* Source passage
⟨

It looks like there is evidence of a shift, but is there evidence of a difference in slopes?

water.fit = lm(mortality ~ calcium * north, data = water.df)
summary(water.fit)

## 
## Call:
## lm(formula = mortality ~ calcium * north, data = water.df)
## 
## Residuals:
##     Min      1Q  Median      3Q     Max 
## -221.27  -75.45    8.52   87.48  310.14 
## 
## Coefficients:
##                     Estimate Std. Error t value Pr(>|t|)    
## (Intercept)        1692.3128    32.2005  52.555   <2e-16 ***
## calcium              -1.9313     0.8081  -2.390   0.0202 *  
## northsouth         -169.4978    58.5916  -2.893   0.0054 ** 
## calcium:northsouth   -0.1614     1.0127  -0.159   0.8740    
## ---
## Signif. codes:  0 '***' 0.001 '**' 0.01 '*' 0.05 '.' 0.1 ' ' 1
## 
## Residual standard error: 123.2 on 57 degrees of freedom
## Multiple R-squared:  0.5909, Adjusted R-squared:  0.5694 
## F-statistic: 27.44 on 3 and 57 DF,  p-value: 4.102e-11

Ignoring all model checking (it ain’t so bad STATS 201x kids), there does not appear to be much support for the different slopes model. However there is for the different intercepts model. I would like to explore this visually.

⟩

* Things to do
[A] Reproduce the section of the source passage that begins at the words "It looks like" and ends after the words "lm(mortality ~ calcium * north, data = water.df)", swapping "slopes" for "intercepts".
[B] Turn the records into a Markdown table with the columns Row and Line, starting at the line that contains "Of the point" and stopping after the last line of the records. Number each row and leave out blank lines.

* The data
⟨

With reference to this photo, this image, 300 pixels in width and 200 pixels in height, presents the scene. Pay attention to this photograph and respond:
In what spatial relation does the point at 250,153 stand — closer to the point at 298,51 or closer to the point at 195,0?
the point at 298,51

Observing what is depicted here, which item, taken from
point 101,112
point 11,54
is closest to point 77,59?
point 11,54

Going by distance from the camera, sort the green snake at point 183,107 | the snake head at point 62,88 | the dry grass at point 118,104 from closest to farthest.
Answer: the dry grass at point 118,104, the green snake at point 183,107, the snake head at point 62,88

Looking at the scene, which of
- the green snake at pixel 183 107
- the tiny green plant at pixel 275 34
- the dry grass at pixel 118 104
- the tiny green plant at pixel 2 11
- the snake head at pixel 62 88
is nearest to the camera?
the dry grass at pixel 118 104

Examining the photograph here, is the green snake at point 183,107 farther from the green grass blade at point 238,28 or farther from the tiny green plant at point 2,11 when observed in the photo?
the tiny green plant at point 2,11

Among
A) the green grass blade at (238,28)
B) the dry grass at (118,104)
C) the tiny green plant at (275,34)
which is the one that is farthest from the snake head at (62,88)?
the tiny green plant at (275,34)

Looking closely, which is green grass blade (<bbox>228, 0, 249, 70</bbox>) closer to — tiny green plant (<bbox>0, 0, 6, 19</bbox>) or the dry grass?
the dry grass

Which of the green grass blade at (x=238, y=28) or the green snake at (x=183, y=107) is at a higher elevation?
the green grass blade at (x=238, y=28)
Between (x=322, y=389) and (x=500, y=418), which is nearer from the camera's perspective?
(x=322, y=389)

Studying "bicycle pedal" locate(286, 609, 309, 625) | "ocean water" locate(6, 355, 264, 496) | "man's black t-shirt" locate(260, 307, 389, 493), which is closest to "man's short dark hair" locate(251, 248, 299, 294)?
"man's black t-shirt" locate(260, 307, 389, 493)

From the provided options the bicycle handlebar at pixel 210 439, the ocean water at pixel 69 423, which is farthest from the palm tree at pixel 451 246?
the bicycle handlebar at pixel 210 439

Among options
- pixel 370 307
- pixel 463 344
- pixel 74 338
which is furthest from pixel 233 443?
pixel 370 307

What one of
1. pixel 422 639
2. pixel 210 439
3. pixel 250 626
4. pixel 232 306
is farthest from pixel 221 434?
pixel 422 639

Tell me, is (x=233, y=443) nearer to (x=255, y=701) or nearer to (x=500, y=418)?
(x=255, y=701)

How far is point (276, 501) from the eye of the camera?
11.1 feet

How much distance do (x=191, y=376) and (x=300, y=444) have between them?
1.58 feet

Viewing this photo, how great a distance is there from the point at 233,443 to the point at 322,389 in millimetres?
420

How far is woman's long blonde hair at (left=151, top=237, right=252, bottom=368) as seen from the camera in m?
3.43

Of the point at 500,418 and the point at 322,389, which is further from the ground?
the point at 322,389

⟩

* Written responses
[A]
It looks like there is evidence of a shift, but is there evidence of a difference in intercepts?

water.fit = lm(mortality ~ calcium * north, data = water.df)

[B]
| Row | Line |
|---|---|
| 1 | Of the point at 500,418 and the point at 322,389, which is further from the ground? |
| 2 | the point at 322,389 |